Subscribe is firing when data were not changed in store

I have and Angular 5 app with ngrx. I have an array of objects in store. When I subscribe to get this array change event is fired even when I don't change state.details.selectedOptions. I changed only state.details.page and subscriber was called.

When I change state.details.selectedOptions to plain value (string) everything is working as expected. As I see the problem is in arrays/nested elements?

//store
const initialState = {
  page: null,
  selectedOptions: []
}
// selector
export const selectedOptionsSelector =  createSelector(
  (state: any) => state.details.selectedOptions
)
// also tried such variant
export const selectedOptionsSelector = (state: any) => state.details.selectedOptions
// Component
ngOnInit() {
  this.store.select(selectedOptionsSelector).subscribe((res: any) => {
    console.log('selectedOptions', res)
  })
}

Update:

Basically in my case I always have empty array in selectedOptions because initial state didn't change. I tried using distinctUntilChanged in select but it didn't help

Upvotes: 0

Views: 1928

Answers (1)

MartaGalve
MartaGalve

Reputation: 1226

It is hard to know for sure as you have not added your reducer definition, but as you say you always set selectedOptions to an empty array I will assume you mean in your reducer you have an action to update the page, and when the action is dispatched you modify its state as:

case Actions.Type.UPDATE_PAGE: {
    return {
        ...state,
        page: 'newValue',
        selectedOptions: []
    }
}

Redux uses shallow equality checking to determine if the state has changed. As @Roomy says, ["a"] === ["a"]returns false, therefore Redux will see the above as a change to state.selectedOptions as you are assigning a new reference. Using distinctUntilChanged() doesn't make a difference because it uses shallow equality checking, so if you pass 2 arrays with different references, it will consider this a change.

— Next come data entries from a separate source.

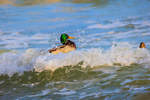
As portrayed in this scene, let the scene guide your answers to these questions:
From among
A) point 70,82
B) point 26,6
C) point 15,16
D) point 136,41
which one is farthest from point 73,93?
point 26,6

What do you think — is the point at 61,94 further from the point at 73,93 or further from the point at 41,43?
the point at 41,43

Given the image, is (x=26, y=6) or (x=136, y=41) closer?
(x=136, y=41)

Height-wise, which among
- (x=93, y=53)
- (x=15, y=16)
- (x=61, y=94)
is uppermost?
(x=15, y=16)

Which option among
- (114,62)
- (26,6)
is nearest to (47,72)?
(114,62)

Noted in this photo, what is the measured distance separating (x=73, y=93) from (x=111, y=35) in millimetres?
6300

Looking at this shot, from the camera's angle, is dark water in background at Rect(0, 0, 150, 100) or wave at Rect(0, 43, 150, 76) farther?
wave at Rect(0, 43, 150, 76)

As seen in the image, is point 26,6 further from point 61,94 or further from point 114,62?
point 61,94

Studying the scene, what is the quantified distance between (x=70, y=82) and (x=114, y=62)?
1110 mm

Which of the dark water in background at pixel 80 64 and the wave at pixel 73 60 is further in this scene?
the wave at pixel 73 60

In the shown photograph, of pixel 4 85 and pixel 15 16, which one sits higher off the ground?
pixel 15 16

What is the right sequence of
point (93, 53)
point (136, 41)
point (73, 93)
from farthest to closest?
point (136, 41) < point (93, 53) < point (73, 93)

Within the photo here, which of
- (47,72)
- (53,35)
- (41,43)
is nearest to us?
(47,72)

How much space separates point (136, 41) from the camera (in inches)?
371

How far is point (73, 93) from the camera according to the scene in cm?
452
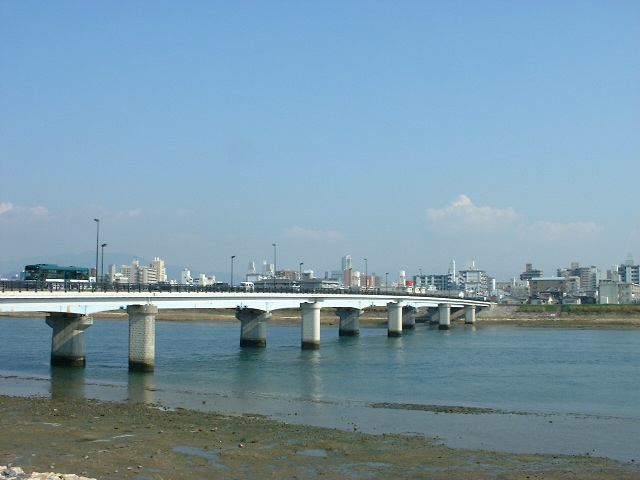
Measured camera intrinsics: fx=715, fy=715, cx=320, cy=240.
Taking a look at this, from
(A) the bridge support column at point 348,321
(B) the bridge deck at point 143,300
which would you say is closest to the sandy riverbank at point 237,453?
(B) the bridge deck at point 143,300

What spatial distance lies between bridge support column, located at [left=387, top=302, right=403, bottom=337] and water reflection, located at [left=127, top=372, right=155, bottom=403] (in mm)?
58428

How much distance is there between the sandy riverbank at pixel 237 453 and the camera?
21125 millimetres

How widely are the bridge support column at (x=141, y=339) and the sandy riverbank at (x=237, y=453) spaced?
62.5 feet

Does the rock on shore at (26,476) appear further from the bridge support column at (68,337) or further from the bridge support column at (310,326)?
the bridge support column at (310,326)

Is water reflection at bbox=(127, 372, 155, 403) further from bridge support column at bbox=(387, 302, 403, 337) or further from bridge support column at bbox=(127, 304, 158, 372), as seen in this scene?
bridge support column at bbox=(387, 302, 403, 337)

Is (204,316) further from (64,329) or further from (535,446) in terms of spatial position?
(535,446)

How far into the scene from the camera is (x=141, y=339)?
4988 centimetres

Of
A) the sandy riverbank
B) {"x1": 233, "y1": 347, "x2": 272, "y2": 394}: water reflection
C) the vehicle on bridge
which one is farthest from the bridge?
the sandy riverbank

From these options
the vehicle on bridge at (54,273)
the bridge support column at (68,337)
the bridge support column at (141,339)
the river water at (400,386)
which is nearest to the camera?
the river water at (400,386)

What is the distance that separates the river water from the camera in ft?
97.7

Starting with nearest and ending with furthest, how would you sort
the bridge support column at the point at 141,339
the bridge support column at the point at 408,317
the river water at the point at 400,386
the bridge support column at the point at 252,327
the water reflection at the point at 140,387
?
the river water at the point at 400,386 → the water reflection at the point at 140,387 → the bridge support column at the point at 141,339 → the bridge support column at the point at 252,327 → the bridge support column at the point at 408,317

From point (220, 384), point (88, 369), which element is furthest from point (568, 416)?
point (88, 369)

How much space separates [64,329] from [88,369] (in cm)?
331

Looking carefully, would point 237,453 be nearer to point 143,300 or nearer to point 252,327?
point 143,300
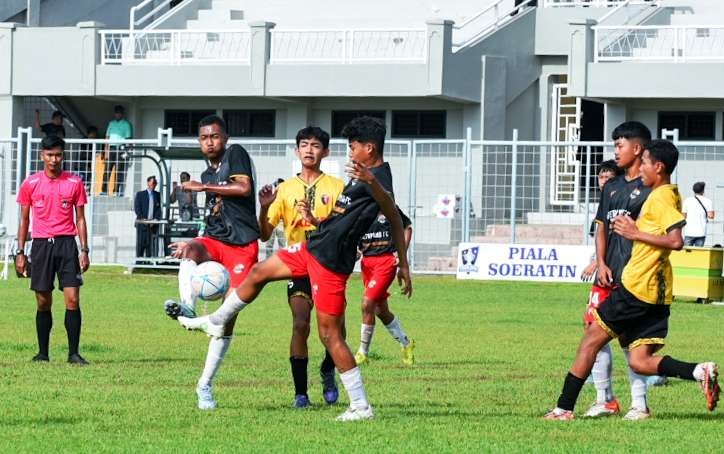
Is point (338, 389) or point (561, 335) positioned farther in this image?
point (561, 335)

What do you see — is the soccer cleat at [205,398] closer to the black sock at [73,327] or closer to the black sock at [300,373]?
the black sock at [300,373]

If you only need to update the page, update only the page property and leave selectedOptions as it was:

case Actions.Type.UPDATE_PAGE: {
    return {
        ...state,
        page: 'newValue'
    }
}

This way the observer in your component won't be notified of a change in selectedOptions.

You could also use

case Actions.Type.UPDATE_PAGE: {
            return {
                ...state,
                page: 'newValue',
                selectedOptions: state.selectedOptions
            }
}

because in this case selectedOptions would still point to the same reference. This is pointless though, but it helps explaining the point.